I have a javascript code that asks a user to input an entry, prints out a list of entries, and deletes.我有一个 javascript 代码,要求用户输入一个条目,打印出条目列表,然后删除。 The problem is that when the user inputs delete and than enters an invalid number the code says to enter a correct index but if the user inputs still an incorrect index value based on my specifications the code stops checking whether it passes the test.问题是,当用户输入删除而不是输入无效数字时,代码会说要输入正确的索引,但是如果用户根据我的规范输入的索引值仍然不正确,代码将停止检查它是否通过测试。 I need the code to constantly check if the input is valid for index even after the user keeps putting a wrong index number.我需要代码来不断检查输入是否对索引有效,即使在用户不断输入错误的索引号之后也是如此。 The code must not exit unless the correct index value is entered.除非输入正确的索引值,否则代码不得退出。 Here is the code这是代码
let action = prompt("What would you like to do");
const todo = []
let count=0
let tracker=0
let char = 'x'
while (action !== 'quit' && action !== 'q'){
if (action === 'new'){
action = prompt("What would you like to add");
todo.push(action)
tracker=0;
}
else if (action === 'list'){
console.log(char.repeat(10))
for (let elements of todo){
console.log(`${tracker}: ${elements}`)
tracker++
}
console.log(char.repeat(10))
action = prompt("What would you like to do");
}
else if (action === 'delete'){
let index = parseInt(prompt("Enter the index of the todo you would like to delete"))

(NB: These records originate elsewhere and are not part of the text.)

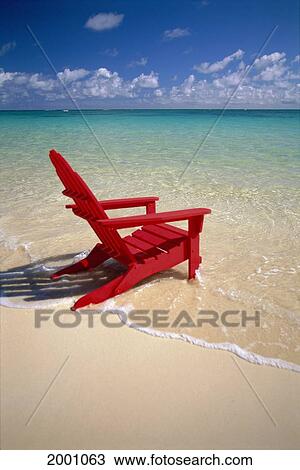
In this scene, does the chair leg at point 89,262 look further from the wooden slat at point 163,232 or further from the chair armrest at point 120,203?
the wooden slat at point 163,232

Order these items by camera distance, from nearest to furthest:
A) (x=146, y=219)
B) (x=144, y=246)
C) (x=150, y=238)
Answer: (x=146, y=219)
(x=144, y=246)
(x=150, y=238)

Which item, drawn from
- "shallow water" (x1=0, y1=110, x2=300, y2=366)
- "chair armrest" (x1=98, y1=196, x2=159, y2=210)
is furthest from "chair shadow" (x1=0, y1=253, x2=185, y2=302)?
"chair armrest" (x1=98, y1=196, x2=159, y2=210)

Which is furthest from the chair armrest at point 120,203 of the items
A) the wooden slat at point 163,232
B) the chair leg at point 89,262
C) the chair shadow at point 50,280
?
the chair shadow at point 50,280

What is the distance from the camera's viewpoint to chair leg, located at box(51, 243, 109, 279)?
330cm

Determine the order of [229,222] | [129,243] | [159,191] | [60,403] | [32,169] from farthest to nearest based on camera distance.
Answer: [32,169]
[159,191]
[229,222]
[129,243]
[60,403]

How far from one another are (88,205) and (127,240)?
0.70 metres

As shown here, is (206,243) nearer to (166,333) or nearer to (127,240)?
(127,240)

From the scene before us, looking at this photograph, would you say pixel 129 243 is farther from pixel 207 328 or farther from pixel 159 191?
pixel 159 191

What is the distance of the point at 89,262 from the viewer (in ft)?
10.9

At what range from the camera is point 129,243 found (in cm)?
320

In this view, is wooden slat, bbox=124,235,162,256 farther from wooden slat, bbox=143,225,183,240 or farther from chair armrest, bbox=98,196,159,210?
chair armrest, bbox=98,196,159,210

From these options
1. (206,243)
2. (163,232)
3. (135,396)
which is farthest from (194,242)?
(135,396)

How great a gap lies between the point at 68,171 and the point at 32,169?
7.17 metres

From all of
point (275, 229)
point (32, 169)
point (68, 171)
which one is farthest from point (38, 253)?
point (32, 169)
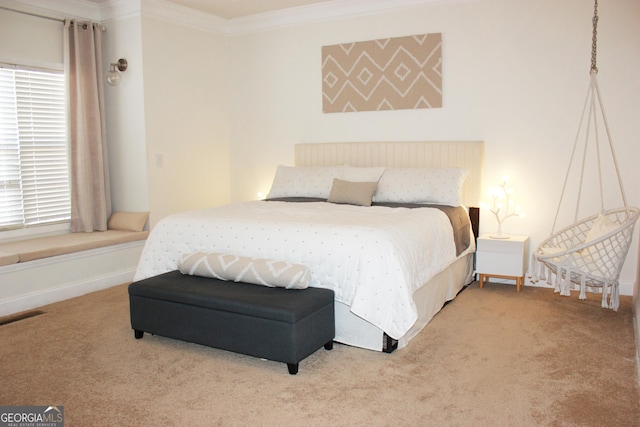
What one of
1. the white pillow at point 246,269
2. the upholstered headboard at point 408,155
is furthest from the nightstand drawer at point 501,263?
the white pillow at point 246,269

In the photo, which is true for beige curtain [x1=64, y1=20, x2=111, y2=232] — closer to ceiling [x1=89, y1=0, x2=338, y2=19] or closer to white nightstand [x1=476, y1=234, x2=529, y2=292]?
ceiling [x1=89, y1=0, x2=338, y2=19]

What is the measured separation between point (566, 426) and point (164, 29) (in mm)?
4803

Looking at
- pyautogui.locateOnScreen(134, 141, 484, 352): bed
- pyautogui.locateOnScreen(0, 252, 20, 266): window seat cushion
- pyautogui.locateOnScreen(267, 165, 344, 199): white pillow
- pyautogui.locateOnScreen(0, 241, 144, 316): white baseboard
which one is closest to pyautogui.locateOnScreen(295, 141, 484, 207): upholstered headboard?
pyautogui.locateOnScreen(134, 141, 484, 352): bed

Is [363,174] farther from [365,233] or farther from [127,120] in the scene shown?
[127,120]

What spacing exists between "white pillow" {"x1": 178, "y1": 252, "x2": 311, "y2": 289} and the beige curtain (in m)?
2.15

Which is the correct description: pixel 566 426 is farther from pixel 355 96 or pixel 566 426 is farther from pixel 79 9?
pixel 79 9

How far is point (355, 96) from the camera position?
5.41 m

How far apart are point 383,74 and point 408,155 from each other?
0.83 m

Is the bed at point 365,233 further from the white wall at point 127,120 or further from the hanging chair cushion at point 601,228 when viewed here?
the white wall at point 127,120

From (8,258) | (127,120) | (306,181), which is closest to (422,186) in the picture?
(306,181)

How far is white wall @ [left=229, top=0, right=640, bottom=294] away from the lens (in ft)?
14.1

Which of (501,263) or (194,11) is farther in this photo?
(194,11)

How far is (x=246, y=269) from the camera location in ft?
10.6

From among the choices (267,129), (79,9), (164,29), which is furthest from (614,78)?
(79,9)
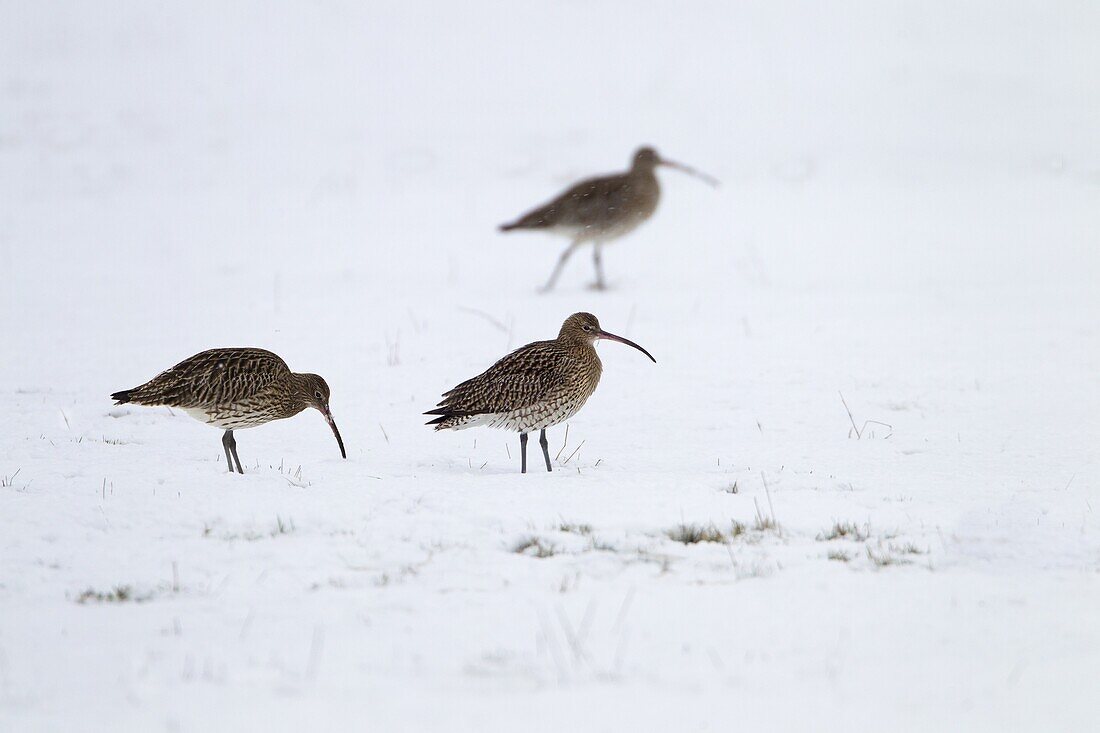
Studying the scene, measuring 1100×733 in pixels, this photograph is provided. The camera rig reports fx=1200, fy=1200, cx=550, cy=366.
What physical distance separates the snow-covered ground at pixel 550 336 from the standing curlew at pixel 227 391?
0.97 ft

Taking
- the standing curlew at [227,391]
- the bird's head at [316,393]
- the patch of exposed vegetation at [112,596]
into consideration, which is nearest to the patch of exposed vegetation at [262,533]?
the patch of exposed vegetation at [112,596]

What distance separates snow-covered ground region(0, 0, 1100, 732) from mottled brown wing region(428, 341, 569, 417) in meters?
0.43

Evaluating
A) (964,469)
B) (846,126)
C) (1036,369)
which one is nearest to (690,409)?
(964,469)

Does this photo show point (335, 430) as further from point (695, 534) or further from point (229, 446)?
point (695, 534)

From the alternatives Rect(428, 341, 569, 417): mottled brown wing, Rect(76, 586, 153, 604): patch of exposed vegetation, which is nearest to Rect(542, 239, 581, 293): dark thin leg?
Rect(428, 341, 569, 417): mottled brown wing

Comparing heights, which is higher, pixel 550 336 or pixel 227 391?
pixel 227 391

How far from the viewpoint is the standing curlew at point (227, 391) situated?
702cm

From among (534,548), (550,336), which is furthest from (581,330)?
(550,336)

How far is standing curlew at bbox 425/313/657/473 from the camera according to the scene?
278 inches

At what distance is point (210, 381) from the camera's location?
23.1 ft

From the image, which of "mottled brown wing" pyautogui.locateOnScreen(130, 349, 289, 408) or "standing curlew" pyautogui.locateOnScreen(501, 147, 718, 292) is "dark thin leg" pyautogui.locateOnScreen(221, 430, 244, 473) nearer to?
"mottled brown wing" pyautogui.locateOnScreen(130, 349, 289, 408)

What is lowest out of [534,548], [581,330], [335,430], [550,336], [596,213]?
[550,336]

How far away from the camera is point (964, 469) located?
22.8 feet

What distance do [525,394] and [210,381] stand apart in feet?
6.06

if (index<todo.length && index >-1 && index!==null){
todo.splice(index,1)
tracker=0;
}
else{
let index = parseInt(prompt("Enter a correct index"))
}
action = prompt("What would you like to do");
}
else
{
action = prompt("What would you like to do");
}
}
console.log("Ok quit the app")
Replace this part:替换这部分:
let index = parseInt(prompt("Enter the index of the todo you would like to delete"))
if (index<todo.length && index >-1 && index!==null){
todo.splice(index,1)
tracker=0;
}
else{
let index = parseInt(prompt("Enter a correct index"))
}
With this -- using a loop:有了这个——使用循环:
let index = parseInt(prompt("Enter the index of the todo you would like to delete"));
while (!(index < todo.length && index >= 0)) {
index = parseInt(prompt("Enter a correct index"));
}
todo.splice(index, 1);
tracker = 0;
Note: parseInt
will never return null
, so no need to check for that.注意: parseInt
永远不会返回null
,因此无需检查。 Instead, it could return NaN
.相反,它可以返回NaN
。 But as any comparison with NaN
will evaluate to false
, the negation of that (using !
) will evaluate to true
.但是由于与NaN
的任何比较都将评估为false
,因此对它的否定(使用!
)将评估为true
。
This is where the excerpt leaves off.